WHAT YOU HAVE TO DO. Only the lines from the one containing "How far is [408,217]" through the end of the material are to be echoed, each exactly as it appears.

--- START OF DATA PROVIDED ---

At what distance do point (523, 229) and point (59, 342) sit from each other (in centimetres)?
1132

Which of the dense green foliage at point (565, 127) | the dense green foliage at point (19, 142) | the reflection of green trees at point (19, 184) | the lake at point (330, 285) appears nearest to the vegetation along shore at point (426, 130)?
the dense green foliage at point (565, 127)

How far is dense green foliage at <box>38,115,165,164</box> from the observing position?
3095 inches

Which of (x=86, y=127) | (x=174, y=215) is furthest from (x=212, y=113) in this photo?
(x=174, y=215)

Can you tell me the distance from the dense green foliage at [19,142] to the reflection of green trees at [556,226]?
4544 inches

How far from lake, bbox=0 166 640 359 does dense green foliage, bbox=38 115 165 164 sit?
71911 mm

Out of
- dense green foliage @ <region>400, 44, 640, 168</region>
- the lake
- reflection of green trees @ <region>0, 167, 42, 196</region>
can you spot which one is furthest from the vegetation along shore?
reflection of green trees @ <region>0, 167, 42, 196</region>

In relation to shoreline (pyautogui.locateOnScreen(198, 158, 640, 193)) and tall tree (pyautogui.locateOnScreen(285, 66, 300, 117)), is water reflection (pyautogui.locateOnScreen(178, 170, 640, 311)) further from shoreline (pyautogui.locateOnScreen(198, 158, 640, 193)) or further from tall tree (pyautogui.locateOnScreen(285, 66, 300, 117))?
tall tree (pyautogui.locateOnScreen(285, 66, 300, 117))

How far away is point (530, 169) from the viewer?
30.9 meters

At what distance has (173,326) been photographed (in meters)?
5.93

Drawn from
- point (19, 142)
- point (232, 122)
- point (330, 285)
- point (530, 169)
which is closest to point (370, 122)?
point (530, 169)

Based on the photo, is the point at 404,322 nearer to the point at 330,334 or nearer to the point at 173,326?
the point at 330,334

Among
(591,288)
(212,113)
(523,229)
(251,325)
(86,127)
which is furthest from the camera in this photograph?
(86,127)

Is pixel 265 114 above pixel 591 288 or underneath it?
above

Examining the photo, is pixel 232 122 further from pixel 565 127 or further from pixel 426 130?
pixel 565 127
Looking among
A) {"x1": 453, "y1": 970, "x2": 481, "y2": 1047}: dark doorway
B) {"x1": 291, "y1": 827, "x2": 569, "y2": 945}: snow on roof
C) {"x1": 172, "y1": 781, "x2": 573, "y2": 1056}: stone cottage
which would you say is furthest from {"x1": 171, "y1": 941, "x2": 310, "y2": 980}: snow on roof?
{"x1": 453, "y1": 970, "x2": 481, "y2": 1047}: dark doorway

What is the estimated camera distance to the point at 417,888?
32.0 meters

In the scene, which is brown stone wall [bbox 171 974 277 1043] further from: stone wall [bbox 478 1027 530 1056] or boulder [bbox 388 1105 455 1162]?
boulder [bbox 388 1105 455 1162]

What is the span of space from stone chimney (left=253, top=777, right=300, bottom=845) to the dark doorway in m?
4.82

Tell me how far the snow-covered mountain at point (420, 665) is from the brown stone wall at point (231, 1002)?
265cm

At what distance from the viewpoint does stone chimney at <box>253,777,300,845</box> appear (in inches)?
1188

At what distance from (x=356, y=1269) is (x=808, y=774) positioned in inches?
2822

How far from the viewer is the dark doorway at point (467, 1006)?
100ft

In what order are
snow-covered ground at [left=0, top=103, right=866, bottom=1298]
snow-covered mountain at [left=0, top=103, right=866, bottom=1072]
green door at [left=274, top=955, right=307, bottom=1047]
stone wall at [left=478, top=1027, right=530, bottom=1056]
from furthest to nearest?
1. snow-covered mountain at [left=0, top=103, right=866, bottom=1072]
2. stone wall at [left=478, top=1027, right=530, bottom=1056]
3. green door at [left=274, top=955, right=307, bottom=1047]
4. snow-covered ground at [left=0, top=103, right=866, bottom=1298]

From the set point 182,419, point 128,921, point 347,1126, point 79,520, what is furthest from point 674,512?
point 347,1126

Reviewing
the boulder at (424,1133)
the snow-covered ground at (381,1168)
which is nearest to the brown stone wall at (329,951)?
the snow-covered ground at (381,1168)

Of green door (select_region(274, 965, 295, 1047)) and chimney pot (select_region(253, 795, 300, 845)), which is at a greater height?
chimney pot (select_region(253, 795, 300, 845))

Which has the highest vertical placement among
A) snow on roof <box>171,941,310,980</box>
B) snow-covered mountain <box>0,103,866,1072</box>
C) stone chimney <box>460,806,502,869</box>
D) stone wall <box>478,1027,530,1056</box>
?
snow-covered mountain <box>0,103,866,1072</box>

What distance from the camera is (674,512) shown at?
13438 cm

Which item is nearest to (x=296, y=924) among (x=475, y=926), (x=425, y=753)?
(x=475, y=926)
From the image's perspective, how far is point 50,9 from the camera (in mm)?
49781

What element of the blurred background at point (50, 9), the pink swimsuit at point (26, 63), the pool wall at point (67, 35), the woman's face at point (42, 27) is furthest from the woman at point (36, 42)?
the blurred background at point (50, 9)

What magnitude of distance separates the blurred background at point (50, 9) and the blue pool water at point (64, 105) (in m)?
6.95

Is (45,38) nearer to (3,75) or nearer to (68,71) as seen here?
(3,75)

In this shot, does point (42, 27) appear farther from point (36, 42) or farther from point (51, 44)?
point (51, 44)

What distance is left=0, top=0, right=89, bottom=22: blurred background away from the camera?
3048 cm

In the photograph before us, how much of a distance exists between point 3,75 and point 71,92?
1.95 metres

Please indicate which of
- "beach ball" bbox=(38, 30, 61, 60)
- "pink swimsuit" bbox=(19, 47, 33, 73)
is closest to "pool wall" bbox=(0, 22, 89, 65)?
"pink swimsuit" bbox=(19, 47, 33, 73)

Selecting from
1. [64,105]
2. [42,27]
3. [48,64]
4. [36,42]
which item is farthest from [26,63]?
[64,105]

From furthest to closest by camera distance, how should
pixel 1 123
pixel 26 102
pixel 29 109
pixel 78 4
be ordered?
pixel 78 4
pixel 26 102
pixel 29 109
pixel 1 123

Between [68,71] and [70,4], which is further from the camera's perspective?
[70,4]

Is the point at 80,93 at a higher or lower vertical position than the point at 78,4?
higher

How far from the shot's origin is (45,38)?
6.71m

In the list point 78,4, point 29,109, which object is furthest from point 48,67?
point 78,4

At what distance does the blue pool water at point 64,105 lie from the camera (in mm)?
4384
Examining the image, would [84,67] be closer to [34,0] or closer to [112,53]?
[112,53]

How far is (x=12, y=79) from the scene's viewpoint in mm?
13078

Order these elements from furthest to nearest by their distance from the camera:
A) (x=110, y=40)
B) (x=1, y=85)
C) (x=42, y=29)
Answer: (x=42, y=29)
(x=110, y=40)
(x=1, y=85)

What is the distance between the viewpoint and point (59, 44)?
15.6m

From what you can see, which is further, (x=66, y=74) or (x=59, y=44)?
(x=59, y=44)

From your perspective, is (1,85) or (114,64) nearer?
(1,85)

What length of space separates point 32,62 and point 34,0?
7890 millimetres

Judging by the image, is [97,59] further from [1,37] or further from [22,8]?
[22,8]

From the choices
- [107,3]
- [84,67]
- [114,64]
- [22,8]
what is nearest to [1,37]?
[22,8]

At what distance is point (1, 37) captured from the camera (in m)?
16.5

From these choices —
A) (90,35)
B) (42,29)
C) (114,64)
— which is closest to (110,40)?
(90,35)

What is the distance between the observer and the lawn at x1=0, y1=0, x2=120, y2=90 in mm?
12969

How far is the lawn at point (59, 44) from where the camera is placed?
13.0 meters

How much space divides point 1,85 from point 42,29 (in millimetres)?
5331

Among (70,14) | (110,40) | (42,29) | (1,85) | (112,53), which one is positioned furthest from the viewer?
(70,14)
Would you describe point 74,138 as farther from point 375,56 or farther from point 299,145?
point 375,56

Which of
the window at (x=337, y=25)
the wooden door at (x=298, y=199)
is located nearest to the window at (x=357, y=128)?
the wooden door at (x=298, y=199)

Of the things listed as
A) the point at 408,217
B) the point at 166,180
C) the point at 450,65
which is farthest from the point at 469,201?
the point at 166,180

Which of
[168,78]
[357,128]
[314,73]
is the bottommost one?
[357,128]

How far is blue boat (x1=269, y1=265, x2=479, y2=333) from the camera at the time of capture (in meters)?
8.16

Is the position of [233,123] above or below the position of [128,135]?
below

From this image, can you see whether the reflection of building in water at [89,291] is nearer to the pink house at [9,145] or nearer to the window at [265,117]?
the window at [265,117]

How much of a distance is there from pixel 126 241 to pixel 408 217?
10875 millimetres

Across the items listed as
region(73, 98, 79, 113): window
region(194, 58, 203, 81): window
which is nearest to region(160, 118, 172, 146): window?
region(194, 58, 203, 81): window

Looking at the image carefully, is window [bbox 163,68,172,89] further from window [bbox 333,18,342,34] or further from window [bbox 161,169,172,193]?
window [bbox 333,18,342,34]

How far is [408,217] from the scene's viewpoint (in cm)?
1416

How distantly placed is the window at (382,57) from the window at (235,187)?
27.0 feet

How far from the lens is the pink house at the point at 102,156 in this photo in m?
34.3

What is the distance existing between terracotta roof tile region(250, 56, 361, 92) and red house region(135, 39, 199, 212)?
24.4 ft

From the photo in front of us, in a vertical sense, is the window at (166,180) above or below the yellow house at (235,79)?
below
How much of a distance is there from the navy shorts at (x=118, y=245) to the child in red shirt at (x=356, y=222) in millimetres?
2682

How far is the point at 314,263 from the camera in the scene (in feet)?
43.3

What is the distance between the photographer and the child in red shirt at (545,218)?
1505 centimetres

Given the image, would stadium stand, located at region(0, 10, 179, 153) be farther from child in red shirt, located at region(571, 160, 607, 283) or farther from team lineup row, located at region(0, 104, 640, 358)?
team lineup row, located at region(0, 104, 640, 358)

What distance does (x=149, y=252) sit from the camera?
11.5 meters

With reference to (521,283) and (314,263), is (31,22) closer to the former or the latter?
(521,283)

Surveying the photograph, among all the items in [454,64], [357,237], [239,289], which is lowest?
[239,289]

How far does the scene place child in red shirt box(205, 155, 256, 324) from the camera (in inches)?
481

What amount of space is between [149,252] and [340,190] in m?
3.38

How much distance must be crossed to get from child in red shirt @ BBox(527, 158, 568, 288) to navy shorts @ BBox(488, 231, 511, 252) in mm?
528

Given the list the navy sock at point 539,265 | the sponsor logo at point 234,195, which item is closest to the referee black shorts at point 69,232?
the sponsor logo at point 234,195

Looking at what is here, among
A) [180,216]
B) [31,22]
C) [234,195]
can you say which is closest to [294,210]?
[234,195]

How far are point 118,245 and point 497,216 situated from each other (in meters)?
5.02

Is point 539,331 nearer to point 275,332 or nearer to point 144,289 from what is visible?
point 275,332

--- END OF DATA PROVIDED ---

REPLY.
How far is [408,217] from the scene's viewpoint (in cm)?
1416

How distantly placed is the window at (382,57) from the window at (235,187)?
27.0 feet

How far from the lens is the pink house at the point at 102,156 in this photo in m?
34.3

What is the distance existing between terracotta roof tile region(250, 56, 361, 92) and red house region(135, 39, 199, 212)?
24.4 ft

From the photo in front of us, in a vertical sense, is the window at (166,180) above or below the yellow house at (235,79)?
below
How much of a distance is there from the navy shorts at (x=118, y=245) to the child in red shirt at (x=356, y=222) in millimetres?
2682

How far is the point at 314,263 from the camera in the scene (in feet)?
43.3

What is the distance between the photographer and the child in red shirt at (545,218)?
1505 centimetres

Given the image, would stadium stand, located at region(0, 10, 179, 153) be farther from child in red shirt, located at region(571, 160, 607, 283) or farther from team lineup row, located at region(0, 104, 640, 358)?
team lineup row, located at region(0, 104, 640, 358)

What distance does (x=149, y=252) sit from the camera?
11.5 meters

With reference to (521,283) and (314,263), is (31,22) closer to the former or the latter?
(521,283)

Surveying the photograph, among all the items in [454,64], [357,237], [239,289], which is lowest?
[239,289]

How far does the scene place child in red shirt box(205, 155, 256, 324) from the camera (in inches)?
481

What amount of space is between [149,252] and [340,190] in m?
3.38

How much distance must be crossed to get from child in red shirt @ BBox(527, 158, 568, 288) to navy shorts @ BBox(488, 231, 511, 252) in mm?
528

Given the list the navy sock at point 539,265 | the sponsor logo at point 234,195, which item is closest to the referee black shorts at point 69,232?
the sponsor logo at point 234,195

Looking at what is here, among
A) [180,216]
B) [31,22]
C) [234,195]
can you say which is closest to [294,210]?
[234,195]

How far are point 118,245 and point 497,216 situated from each other (in meters)?
5.02

Is point 539,331 nearer to point 275,332 or nearer to point 144,289 from what is visible?
point 275,332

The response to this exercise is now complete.